There is an increasing need for the development of superior, safe, and more sophisticated implants, especially as our society historically has been moving towards an increasingly aging population. Currently, most research is being focused on the next generation of advanced medical implants, that are not only biocompatible but have modified surfaces that direct specific immunomodulation at cellular level.

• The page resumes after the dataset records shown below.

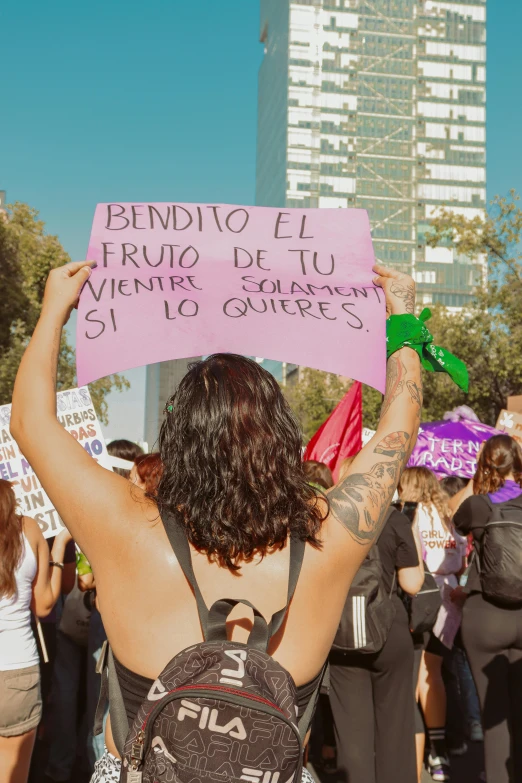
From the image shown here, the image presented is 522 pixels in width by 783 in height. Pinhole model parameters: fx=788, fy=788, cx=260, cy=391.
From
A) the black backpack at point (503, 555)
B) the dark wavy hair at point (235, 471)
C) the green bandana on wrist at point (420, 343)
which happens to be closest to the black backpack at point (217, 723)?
the dark wavy hair at point (235, 471)

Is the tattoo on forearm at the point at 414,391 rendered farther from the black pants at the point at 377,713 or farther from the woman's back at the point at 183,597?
the black pants at the point at 377,713

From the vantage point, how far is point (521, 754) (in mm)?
4176

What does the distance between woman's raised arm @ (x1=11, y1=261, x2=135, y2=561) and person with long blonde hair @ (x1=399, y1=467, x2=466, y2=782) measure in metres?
4.08

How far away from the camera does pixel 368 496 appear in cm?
178

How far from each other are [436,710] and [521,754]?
144 centimetres

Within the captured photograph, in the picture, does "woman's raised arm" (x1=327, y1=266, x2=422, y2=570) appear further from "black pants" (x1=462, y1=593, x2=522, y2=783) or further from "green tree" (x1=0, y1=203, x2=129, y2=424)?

While there is a plethora of information on cell-surface interaction and how surfaces can be nanofabricated at research level, less is known about how the academic knowledge has been translated into clinical trials and commercial technologies. In this review, we provide a clinical translational perspective on the use of controlled physical surface modification of medical implants, presenting an analysis of data acquired from clinical trials and commercial products. We also evaluate the state-of-the-art of nanofabrication techniques that are being applied for implant surface modification at a clinical level. Finally, we identify some current challenges in the field, including the need of more advanced nanopatterning techniques, the comparatively small number of clinical trials and comment on future avenues to be explored for a successful clinical translation.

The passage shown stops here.